§ Problem to solve: Can you retype each of the rows below word for word?
========
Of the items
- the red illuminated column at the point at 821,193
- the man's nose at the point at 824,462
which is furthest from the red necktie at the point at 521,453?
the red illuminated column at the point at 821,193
========
§ Exercise output:
Of the items
- the red illuminated column at the point at 821,193
- the man's nose at the point at 824,462
which is furthest from the red necktie at the point at 521,453?
the red illuminated column at the point at 821,193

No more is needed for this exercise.